- [EXERCISE] Update the lines from the one containing "What exact distance" through the last line, replacing "husky dog" with "sled dog" and leaving everything else as it is. Give back only those lines.
== EXTRACTED MATERIAL
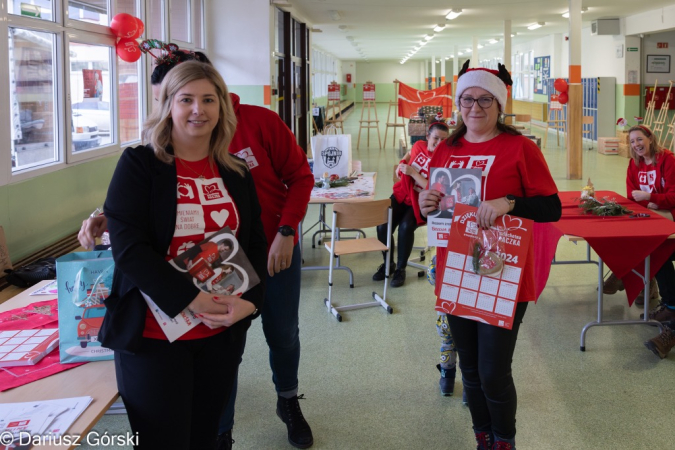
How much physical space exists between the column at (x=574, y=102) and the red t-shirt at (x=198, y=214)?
9.95 metres

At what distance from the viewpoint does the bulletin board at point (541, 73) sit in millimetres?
21245

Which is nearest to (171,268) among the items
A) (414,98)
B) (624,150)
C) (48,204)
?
(48,204)

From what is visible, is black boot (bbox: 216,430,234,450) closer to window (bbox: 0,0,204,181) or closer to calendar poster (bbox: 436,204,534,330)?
calendar poster (bbox: 436,204,534,330)

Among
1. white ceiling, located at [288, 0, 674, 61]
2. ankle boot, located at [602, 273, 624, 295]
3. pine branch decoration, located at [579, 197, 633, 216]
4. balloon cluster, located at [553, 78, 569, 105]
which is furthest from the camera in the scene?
white ceiling, located at [288, 0, 674, 61]

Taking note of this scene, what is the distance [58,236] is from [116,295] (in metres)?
3.39

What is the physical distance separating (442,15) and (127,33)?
9.93m

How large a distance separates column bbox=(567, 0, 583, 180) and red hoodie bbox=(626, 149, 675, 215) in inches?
248

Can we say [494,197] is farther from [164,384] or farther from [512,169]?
[164,384]

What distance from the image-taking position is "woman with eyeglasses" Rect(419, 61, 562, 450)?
2289 mm

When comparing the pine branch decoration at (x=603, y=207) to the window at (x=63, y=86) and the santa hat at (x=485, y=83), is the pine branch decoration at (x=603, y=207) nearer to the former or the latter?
the santa hat at (x=485, y=83)

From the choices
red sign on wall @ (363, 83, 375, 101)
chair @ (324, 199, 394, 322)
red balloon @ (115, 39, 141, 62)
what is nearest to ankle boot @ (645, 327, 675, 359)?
chair @ (324, 199, 394, 322)

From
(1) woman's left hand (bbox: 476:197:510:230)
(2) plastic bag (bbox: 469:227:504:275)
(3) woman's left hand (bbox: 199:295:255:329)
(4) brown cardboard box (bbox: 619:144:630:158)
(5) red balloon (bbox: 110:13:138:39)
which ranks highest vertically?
(5) red balloon (bbox: 110:13:138:39)

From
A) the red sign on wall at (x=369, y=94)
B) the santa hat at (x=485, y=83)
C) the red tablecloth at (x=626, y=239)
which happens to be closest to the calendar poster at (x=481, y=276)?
the santa hat at (x=485, y=83)

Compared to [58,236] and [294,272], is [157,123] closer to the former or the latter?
[294,272]
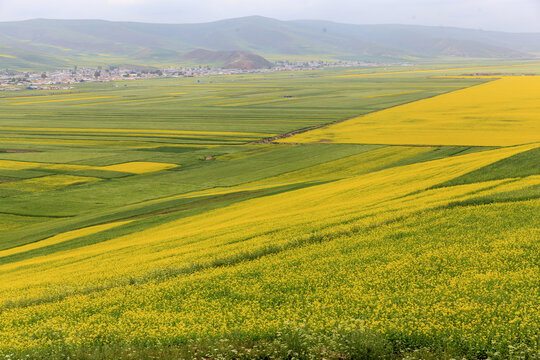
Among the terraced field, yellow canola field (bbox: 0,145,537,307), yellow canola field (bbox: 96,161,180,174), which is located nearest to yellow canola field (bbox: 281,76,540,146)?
the terraced field

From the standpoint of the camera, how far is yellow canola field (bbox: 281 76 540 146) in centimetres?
7700

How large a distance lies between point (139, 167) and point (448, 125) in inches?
2200

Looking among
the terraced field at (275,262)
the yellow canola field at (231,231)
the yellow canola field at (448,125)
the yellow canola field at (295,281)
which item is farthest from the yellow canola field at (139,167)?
the yellow canola field at (295,281)

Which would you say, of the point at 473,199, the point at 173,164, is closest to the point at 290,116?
the point at 173,164

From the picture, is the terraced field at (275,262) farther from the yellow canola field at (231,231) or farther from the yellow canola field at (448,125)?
the yellow canola field at (448,125)

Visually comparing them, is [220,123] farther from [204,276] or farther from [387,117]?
[204,276]

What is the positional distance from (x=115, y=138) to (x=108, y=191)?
Result: 145ft

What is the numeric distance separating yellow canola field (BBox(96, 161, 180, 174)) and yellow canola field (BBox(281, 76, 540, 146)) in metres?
25.9

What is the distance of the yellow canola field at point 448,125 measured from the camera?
253 feet

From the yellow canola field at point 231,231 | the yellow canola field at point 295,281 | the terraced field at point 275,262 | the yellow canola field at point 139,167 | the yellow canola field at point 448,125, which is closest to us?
the terraced field at point 275,262

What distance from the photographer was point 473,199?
2558 cm

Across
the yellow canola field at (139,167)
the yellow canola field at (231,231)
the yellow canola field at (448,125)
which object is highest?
the yellow canola field at (448,125)

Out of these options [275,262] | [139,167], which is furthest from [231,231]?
[139,167]

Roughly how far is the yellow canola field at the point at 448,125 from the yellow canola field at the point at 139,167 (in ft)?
84.9
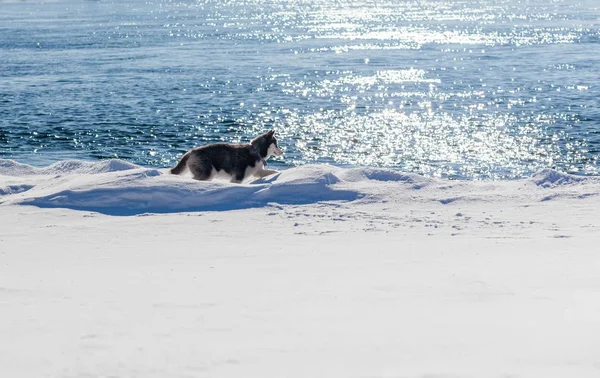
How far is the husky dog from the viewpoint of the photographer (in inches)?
594

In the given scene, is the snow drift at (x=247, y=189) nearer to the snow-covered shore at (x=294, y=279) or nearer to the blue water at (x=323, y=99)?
the snow-covered shore at (x=294, y=279)

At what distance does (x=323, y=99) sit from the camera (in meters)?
34.1

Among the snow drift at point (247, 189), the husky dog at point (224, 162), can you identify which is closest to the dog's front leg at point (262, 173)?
the husky dog at point (224, 162)

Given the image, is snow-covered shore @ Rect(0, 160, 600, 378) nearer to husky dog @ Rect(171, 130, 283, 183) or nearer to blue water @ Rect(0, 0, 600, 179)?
husky dog @ Rect(171, 130, 283, 183)

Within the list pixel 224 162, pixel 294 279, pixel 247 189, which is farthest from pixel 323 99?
pixel 294 279

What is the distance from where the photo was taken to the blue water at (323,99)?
74.4 feet

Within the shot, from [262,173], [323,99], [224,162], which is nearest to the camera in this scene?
[224,162]

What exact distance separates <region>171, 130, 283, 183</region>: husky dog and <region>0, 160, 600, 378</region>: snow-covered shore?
1275 mm

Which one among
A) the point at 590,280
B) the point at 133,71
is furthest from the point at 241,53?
the point at 590,280

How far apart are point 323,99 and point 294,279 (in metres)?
26.6

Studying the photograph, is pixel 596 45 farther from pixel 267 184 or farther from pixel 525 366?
pixel 525 366

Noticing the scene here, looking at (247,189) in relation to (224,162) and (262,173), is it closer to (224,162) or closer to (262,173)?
(224,162)

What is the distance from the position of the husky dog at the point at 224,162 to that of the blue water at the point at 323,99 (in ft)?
16.3

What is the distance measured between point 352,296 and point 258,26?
85386mm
====
- [SOLUTION]
What exact distance separates <region>171, 130, 283, 183</region>: sled dog and <region>0, 160, 600, 378</region>: snow-covered shore?
1275 mm

Which one among
A) the point at 590,280
B) the point at 133,71
is furthest from the point at 241,53?
the point at 590,280

How far apart are point 323,99 and point 294,279 (in metres)?
26.6

Studying the photograph, is pixel 596 45 farther from pixel 267 184 or farther from pixel 525 366?
pixel 525 366

Noticing the scene here, looking at (247,189) in relation to (224,162) and (262,173), is it closer to (224,162) or closer to (262,173)?
(224,162)

What is the distance from the position of the sled dog at the point at 224,162 to that of the blue water at the point at 323,99 (in ft)?
16.3

What is the distance measured between point 352,296 and point 258,26?
85386mm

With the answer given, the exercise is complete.